Het hof zal de teruggave aan de rechthebbende, zijnde verdachte, gelasten van het geldbedrag van € 740.65, bestaande uit € 5,65 aan muntgeld en € 735,00 aan briefgeld nu dit bedrag niet in direct verband kan worden gebracht met enig strafbaar feit en het belang van strafvordering zich daartegen niet verzet.

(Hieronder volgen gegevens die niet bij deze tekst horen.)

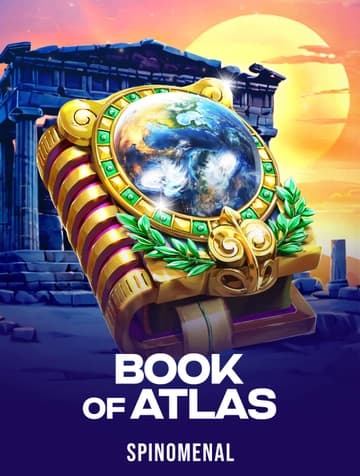 Play Book Of Atlas Slot by Spinomenal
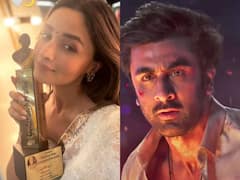 Dadasaheb Phalke Award : आलिया भट्ट, रेखा ते श्रेयस तळपदे; दादासाहेब फाळके पुरस्कार सोहळ्यात सेलिब्रिटींचा स्टाईलिश अंदाज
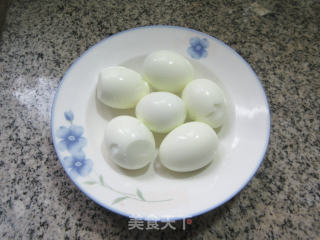 红烧虎皮鸡蛋步骤2
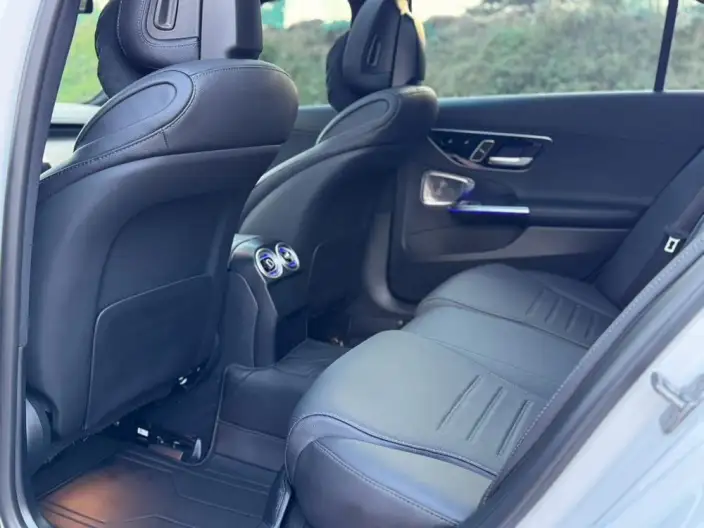 Mercedes-Benz C-Class 2025 Model C 260 L Haoye Sports Edition – фото 9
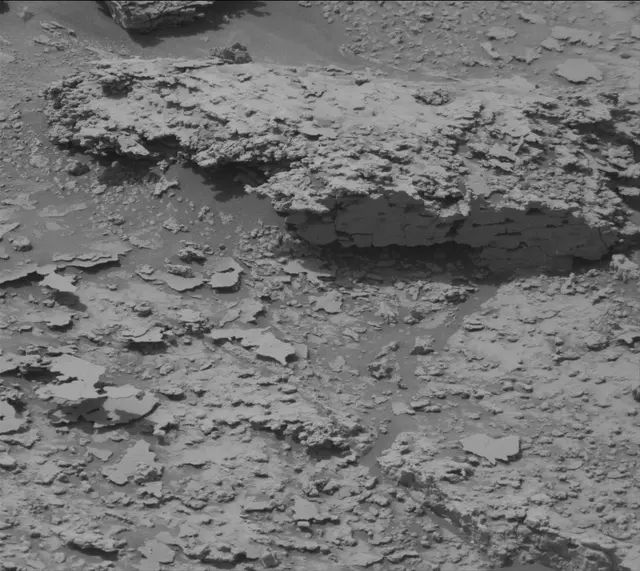 Sol 4832: Mast Camera (Mastcam)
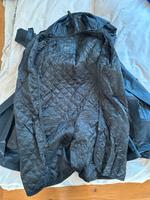 Schöner Trenchcoat von Esprit, inklusive Innenjacke dunkelblau Bayern - Kempten Vorschau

Toepasselijke wettelijke voorschriften

Het hof heeft gelet op de artikelen 2 en 10 van de Opiumwet en de artikelen 23, 24, 24c en 63 van het Wetboek van Strafrecht.
Deze voorschriften zijn toegepast, zoals zij golden ten tijde van het bewezenverklaarde.

BESLISSING

Het hof:
Vernietigt het vonnis waarvan beroep en doet opnieuw recht:
Verklaart niet bewezen dat de verdachte het onder 1 tenlastegelegde heeft begaan en spreekt de verdachte daarvan vrij.
Verklaart zoals hiervoor overwogen bewezen dat de verdachte het onder 2 tenlastegelegde heeft begaan.
Verklaart niet bewezen hetgeen de verdachte meer of anders is tenlastegelegd dan hierboven is bewezenverklaard en spreekt de verdachte daarvan vrij.
Verklaart het onder 2 bewezenverklaarde strafbaar, kwalificeert dit als hiervoor vermeld en verklaart de verdachte strafbaar.
Veroordeelt de verdachte tot een
geldboetevan
€ 750,00 (zevenhonderdvijftig euro), bij gebreke van betaling en verhaal te vervangen door
15 (vijftien) dagen hechtenis.
Gelast de
teruggaveaan de verdachte van de in beslag genomen, nog niet teruggegeven voorwerpen, te weten:
Geld (munten € 5,65), goednummer [nummer 1]
Geld (briefgeld € 735), goednummer [nummer 2] .
Aldus gewezen door
mr. J. Hielkema, voorzitter,
mr. A.J. Rietveld en mr. T.H. Bosma, raadsheren,
in tegenwoordigheid van mr. I.I. Buitenhuis, griffier,
en op 28 mei 2025 ter openbare terechtzitting uitgesproken.